De-Identification


Often – although not always – research data need to be collected, managed, used, shared, and potentially re-used in ways that protect human participants’ identities, i.e., in ways that do not allow the data to be associated with a specific person. During the process of soliciting informed consent from project participants, you must clearly and completely describe to them how you plan to manage, use, and potentially share the information they provide and confirm that they have understood your plans. When private/sensitive identifying information is collected as part of the research process and human participants request confidentiality, you may need to de-identify the data before sharing them with other scholars.

Direct and Indirect Identifiers

A person’s or an organization’s identity can be disclosed through direct and indirect identifiers. These identifiers may be found in the data or their documentation.

  • Direct identifiers
    • Information that is sufficient, on its own, to disclose the identity of a research participant or organization.
    • Examples: name, address, zip code, telephone number, voice, picture
  • Indirect identifiers
    • Demographic and contextual information that creates a risk of possible disclosure in combination with other information about a participant or organization (either collected as part of your project, or available elsewhere).
    • Examples: institutional affiliations, occupation, geographic region, unique values or characteristics (outliers)
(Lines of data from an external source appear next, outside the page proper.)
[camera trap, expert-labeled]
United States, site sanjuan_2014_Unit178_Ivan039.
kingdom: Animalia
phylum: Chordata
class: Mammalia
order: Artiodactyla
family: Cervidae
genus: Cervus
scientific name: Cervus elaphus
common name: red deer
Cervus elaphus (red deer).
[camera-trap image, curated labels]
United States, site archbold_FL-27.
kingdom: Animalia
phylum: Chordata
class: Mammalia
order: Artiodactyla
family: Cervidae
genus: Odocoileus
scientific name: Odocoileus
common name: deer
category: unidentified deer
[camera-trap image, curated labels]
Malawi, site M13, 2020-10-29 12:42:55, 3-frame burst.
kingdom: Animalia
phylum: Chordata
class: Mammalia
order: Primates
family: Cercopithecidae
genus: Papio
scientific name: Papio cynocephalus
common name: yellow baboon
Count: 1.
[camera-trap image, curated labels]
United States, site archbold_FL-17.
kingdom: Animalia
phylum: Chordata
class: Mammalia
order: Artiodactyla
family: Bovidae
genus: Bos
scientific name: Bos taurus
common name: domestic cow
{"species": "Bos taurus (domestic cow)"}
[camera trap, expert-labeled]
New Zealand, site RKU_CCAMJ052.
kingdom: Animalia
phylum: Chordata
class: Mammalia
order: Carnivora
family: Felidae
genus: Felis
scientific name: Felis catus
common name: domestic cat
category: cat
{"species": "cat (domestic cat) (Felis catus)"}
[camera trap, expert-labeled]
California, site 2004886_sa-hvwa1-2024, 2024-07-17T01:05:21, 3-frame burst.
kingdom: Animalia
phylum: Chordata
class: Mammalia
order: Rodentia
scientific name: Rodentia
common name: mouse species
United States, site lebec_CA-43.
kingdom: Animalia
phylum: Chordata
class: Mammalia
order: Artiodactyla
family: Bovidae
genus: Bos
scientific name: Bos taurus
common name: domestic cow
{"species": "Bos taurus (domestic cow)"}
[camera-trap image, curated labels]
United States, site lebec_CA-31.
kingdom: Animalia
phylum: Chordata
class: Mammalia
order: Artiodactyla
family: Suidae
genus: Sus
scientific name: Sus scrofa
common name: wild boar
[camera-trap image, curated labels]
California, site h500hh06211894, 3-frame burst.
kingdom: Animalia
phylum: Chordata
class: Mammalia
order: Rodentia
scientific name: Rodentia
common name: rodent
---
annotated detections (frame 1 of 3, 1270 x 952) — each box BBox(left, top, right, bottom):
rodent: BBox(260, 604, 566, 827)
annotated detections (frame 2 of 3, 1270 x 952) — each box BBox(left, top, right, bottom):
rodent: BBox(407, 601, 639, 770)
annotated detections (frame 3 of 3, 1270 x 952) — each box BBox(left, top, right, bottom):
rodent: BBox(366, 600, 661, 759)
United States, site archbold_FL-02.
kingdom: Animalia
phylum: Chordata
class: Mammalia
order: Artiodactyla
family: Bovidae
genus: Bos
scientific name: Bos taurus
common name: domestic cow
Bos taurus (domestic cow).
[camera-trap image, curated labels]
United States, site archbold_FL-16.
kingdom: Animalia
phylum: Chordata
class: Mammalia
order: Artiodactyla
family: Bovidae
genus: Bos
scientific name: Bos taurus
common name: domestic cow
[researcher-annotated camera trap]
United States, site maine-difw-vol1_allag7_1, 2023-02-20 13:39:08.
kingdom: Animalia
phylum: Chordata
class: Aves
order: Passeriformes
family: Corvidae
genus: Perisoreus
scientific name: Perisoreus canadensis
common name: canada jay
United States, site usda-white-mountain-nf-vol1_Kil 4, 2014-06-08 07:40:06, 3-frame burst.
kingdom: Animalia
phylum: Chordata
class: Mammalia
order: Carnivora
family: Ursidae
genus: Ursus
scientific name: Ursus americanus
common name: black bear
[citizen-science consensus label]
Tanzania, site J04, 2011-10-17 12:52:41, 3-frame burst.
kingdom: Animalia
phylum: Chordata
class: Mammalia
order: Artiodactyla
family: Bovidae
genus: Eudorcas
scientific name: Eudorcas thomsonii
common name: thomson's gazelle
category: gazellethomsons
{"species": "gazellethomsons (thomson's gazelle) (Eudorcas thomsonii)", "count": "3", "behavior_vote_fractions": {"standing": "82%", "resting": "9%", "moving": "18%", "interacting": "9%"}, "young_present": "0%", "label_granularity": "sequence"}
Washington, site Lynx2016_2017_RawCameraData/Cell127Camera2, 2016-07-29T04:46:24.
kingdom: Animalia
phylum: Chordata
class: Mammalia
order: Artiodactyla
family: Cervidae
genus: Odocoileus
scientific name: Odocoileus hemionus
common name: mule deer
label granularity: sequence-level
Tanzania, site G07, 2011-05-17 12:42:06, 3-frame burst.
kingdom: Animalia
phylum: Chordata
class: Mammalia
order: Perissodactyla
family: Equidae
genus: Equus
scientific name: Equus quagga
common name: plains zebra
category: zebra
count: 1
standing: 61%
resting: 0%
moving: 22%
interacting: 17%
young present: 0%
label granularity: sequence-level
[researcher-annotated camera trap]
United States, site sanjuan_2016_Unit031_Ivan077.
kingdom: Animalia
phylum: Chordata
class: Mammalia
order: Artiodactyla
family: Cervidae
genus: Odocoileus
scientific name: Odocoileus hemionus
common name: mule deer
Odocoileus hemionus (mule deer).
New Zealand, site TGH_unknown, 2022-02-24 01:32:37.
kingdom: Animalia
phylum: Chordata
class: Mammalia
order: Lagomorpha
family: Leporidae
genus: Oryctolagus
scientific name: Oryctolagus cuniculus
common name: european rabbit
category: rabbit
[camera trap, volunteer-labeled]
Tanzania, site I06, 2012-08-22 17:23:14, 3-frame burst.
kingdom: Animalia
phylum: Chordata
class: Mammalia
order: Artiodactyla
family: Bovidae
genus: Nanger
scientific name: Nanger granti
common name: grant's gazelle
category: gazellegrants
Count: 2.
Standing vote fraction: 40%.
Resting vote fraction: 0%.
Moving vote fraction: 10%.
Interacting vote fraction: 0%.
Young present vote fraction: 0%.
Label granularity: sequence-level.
With advance planning, you can minimize the collection of such identifying information (for example, by not asking a participant to state their name during a recorded interview).

De-identification

When project participants request confidentiality, you need to balance the risk of inadvertently disclosing their private/sensitive information (thereby associating other information that they conveyed with them personally) against the analytic utility of having that identifying information associated with the other information. Because qualitative social science researchers typically use smaller samples (i.e., involve fewer individuals in their work), private/sensitive information often informs participant selection, and might provide critical context. Even when this is the case, you can guard against disclosing participants’ identities through targeted and thoughtful de-identification – removing direct identifiers and reducing the precision of indirect identifiers.

Scholars who collected the data that need to be de-identified and are very familiar with their research context are best positioned to perform this delicate task. Even they, however, may not be able to de-identify the data to the extent that no one, including others who are intimately familiar with the research context, will be able to identify respondents.  Under these conditions, researchers may be best served by placing access controls on the data when they share them, in addition to performing de-identification.

De-identification Guidelines

Here are some steps you can take to de-identify text (e.g., interview or focus group transcripts):

  • Develop uniform de-identification rules at the beginning of your project and follow them consistently throughout the project; this is particularly important if working as part of a team.
  • Remove direct identifiers
  • Reduce precision/detail of direct and/or indirect identifiers through aggregation
    • Date of birth → year or decade
    • Town → region
  • Generalize meaning of detailed variables
    • Specific professional position → occupation or area of expertise 
  • Restrict upper or lower ranges to hide outliers
    • Group income or age into broader categories
    • A 72-year old → grouped in “people in their 70s” or “senior citizens”
  • Combine variables
    • Individual place name → aggregated urban/rural location
    • Richmond → Virginia or DelMarVa or the South
  • Avoid blanking out or replacing items without any indication that you did so: identify where you used pseudonyms or replacement, for example with [brackets]
    • Mary → [Monica]
  • Avoid unnecessary de-identification, as removing/aggregating information can make data more difficult to interpret, distort them, or make them misleading or unusable.
  • Maintain a master log of all replacements, aggregations, or removals made and keep it in a secure location separate from the de-identified data files.
  • Develop a careful description of the de-identification process; this is part of your project documentation.
    • Ex: Dunning, Thad; Camp, Edwin. 2015. "0_ Camp_Anonymization Protocol.pdf". Brokers, voters, and clientelism: The puzzle of distributive politics. Qualitative Data Repository. https://doi.org/10.5064/F6Z60KZB/0NR0VZ.

Audio-visual data present additional de-identification challenges. Digital manipulation of audio and image files, such as voice alteration and image blurring (e.g., of faces), can remove personal identifiers. However, this practice is labor intensive, expensive, and can compromise the analytic value of data. It is often preferable to obtain consent to use and share unaltered data for research purposes. Avoiding mentioning information that discloses identity during audio recording decreases the risk of sharing unaltered data. When possible, consider sharing de-identified transcripts openly, while placing recordings under more stringent access controls.